Komai こまい is a small fish which belongs to the cod family. The best season is in the coldest time of the winter in Hokkaido and traditionally fished by a net under the ice (after breaking the surface ice, of course). Thus, the kanji letter for this fish is 氷下魚 meaning under-the-ice fish. This appears to be rather peculiar to Hokkaido and was (at least when I was there) one of the popular drinking snacks in bars and drinking places in Sapporo. This is not unlike shishamo ししゃも and Hokkadoian (or Hokkaidoites?, an erudite English speaker will have to tell me which.) appear to like small semi-dried fish as a drinking snack.

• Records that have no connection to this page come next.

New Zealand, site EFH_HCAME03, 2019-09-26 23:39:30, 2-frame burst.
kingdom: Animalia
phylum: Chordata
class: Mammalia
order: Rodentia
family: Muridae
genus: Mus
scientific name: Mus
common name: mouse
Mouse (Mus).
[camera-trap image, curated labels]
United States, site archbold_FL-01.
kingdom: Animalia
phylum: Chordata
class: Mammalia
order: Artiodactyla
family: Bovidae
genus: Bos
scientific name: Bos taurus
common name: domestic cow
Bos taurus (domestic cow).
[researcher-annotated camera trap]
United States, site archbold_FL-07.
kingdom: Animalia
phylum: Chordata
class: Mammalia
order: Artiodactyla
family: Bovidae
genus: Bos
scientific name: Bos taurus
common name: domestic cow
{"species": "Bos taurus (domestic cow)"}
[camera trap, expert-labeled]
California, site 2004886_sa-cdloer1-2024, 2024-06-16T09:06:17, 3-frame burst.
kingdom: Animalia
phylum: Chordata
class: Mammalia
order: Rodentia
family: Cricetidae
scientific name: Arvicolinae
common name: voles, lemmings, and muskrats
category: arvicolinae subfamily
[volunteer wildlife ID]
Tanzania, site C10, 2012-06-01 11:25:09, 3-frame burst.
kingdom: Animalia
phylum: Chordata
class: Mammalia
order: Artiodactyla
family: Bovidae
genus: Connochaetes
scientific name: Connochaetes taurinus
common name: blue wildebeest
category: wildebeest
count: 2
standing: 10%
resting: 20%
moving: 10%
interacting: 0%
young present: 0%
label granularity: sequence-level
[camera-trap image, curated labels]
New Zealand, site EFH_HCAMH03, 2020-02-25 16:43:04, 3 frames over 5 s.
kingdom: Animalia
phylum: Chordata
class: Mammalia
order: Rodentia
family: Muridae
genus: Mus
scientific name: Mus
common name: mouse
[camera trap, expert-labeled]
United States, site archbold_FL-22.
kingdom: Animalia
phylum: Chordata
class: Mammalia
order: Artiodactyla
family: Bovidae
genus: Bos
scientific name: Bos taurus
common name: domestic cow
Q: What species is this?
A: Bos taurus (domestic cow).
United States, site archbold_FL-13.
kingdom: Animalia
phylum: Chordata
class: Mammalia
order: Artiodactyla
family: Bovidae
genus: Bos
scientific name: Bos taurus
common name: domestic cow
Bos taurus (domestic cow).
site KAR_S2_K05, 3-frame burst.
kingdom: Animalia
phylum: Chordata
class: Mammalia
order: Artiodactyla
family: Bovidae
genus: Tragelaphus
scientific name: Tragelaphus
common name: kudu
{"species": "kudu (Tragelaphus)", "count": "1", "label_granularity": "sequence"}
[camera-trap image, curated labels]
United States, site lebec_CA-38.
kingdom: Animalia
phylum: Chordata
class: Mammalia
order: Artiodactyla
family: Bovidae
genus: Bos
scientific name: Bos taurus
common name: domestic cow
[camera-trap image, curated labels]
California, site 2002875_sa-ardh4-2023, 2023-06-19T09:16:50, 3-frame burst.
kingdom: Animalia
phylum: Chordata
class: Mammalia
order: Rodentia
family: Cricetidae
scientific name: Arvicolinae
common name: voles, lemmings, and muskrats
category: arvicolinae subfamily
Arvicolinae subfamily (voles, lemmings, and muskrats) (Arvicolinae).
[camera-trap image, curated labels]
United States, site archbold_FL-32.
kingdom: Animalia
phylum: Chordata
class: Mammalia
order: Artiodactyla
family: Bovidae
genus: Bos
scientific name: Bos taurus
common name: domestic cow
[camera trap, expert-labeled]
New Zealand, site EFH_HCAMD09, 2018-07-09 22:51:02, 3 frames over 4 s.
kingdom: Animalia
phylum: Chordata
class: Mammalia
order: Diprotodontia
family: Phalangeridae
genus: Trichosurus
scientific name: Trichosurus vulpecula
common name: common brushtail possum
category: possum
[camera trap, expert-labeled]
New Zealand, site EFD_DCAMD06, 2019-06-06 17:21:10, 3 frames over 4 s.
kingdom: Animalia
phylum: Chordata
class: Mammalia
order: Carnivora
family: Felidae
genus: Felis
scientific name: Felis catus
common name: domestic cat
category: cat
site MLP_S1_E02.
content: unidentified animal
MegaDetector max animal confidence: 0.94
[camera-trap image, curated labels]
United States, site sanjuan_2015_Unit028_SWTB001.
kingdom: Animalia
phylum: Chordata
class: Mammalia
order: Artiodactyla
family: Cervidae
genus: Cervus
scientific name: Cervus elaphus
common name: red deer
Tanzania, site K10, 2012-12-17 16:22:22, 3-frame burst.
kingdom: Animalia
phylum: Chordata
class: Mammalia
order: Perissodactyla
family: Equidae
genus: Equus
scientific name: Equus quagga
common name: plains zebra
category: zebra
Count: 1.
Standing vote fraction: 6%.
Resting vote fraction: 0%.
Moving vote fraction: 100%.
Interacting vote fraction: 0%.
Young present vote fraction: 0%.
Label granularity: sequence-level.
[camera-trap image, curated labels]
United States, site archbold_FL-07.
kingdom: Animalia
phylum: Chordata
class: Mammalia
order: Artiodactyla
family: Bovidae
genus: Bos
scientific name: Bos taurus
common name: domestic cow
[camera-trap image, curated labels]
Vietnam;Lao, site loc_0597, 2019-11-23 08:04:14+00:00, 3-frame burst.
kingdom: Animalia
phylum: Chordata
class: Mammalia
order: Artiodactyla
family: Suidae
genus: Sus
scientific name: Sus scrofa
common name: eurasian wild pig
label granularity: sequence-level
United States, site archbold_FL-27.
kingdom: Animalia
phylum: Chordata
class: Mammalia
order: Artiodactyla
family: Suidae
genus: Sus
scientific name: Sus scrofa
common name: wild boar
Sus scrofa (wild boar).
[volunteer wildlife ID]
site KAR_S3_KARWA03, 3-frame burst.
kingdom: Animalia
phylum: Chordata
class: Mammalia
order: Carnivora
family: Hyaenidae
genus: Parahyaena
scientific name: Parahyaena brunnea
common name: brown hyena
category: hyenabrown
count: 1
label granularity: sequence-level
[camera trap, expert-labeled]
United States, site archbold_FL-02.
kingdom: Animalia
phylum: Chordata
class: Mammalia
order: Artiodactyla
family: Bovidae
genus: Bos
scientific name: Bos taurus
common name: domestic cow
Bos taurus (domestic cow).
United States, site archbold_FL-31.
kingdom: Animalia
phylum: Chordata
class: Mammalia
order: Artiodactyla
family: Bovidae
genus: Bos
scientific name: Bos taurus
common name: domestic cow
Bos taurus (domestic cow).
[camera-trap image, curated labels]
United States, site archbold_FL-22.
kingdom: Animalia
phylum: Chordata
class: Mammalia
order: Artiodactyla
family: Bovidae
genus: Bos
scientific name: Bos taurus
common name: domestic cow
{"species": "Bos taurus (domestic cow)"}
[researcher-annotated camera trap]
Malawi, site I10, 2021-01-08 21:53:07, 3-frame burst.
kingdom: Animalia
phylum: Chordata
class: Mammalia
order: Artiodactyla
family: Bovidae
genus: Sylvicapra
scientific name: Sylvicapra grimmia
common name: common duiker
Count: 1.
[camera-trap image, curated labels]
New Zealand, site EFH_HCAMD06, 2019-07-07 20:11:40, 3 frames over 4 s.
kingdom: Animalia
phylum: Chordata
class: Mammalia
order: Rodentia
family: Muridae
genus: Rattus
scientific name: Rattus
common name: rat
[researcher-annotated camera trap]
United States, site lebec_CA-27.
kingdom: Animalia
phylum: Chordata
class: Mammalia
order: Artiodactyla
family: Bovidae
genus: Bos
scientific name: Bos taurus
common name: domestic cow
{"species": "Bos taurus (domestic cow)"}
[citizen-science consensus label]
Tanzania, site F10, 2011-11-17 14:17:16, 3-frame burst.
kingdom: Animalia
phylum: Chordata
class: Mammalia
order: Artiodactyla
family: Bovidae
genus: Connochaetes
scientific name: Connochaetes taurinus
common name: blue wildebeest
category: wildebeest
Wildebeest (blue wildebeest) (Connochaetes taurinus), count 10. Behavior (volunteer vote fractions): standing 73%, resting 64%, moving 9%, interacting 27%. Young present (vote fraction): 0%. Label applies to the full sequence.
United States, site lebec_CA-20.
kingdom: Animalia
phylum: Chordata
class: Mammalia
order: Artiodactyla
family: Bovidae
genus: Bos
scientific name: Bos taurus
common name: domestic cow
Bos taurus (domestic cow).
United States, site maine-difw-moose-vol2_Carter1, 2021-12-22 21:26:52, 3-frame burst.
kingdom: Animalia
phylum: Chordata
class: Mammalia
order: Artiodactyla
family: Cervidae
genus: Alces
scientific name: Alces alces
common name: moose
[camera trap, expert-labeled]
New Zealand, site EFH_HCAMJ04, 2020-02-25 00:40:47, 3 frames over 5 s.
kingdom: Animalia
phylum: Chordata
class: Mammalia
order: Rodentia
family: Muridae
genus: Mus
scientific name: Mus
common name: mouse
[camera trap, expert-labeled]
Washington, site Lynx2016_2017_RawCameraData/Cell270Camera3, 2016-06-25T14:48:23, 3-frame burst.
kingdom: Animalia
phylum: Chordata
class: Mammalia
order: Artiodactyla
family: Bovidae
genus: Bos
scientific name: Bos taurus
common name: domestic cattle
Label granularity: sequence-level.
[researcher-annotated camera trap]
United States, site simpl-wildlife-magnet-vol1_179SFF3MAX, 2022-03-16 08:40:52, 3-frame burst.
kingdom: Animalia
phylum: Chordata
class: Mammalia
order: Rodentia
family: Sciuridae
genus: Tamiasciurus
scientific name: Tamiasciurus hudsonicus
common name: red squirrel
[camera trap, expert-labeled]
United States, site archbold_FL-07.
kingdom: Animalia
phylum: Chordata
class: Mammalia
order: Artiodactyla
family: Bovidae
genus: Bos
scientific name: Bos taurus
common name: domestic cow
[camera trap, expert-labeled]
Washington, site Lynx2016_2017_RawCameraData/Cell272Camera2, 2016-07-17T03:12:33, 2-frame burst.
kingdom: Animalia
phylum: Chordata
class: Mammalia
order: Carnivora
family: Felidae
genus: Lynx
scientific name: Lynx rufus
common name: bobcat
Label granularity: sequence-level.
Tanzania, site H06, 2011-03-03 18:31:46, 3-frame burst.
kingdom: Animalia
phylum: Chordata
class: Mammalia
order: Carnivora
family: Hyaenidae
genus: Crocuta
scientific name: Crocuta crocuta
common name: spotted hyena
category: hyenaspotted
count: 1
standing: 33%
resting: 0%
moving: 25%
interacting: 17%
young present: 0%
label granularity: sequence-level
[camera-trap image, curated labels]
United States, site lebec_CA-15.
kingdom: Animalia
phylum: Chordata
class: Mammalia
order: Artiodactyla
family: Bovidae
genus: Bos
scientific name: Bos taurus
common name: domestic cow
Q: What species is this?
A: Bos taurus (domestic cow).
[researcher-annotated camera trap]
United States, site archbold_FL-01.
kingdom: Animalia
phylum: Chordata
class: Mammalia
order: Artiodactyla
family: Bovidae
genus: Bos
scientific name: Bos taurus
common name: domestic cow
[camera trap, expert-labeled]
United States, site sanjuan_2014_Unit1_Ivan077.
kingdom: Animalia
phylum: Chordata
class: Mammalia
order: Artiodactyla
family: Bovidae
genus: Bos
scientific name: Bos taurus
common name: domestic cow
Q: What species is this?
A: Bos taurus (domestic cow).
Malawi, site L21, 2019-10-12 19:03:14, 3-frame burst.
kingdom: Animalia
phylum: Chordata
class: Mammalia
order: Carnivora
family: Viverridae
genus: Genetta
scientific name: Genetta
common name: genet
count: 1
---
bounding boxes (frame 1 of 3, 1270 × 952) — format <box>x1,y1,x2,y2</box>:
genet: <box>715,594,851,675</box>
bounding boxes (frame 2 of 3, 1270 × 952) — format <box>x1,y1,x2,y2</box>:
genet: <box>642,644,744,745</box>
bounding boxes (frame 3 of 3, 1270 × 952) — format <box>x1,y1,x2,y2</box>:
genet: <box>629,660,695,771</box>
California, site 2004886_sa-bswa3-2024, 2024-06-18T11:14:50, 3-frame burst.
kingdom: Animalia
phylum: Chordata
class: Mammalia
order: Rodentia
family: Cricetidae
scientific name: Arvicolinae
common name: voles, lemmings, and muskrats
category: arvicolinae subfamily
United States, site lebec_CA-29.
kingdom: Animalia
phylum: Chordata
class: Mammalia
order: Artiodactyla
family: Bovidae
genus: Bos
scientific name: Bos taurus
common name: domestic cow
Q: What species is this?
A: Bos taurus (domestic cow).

In any case, I do not think I can find "komai" around here but this mayo concoction worked well with sakamush chicken.


Jon said...

I had a large piece of dried komai hanging in my kitchen until it got too smelly and I disposed of it. Still feel guilty about that, but the weather got too warm to grill it and eat it with kanzake.

Uncle N said...

This story sounds like an episode in "Shogun" where the English-man-tuned-Samurai hung local game birds to mature in the kitchen. He somehow forgot these maturing game birds were still hanging. After few weeks, Chief of the Japanese household staff has to take down and bury them because of the awful smell and then offered to commit "seppuku" for defying the master's order.

I am impressed that you enjoy komai with hot sake; a true sign of komai connoisseur.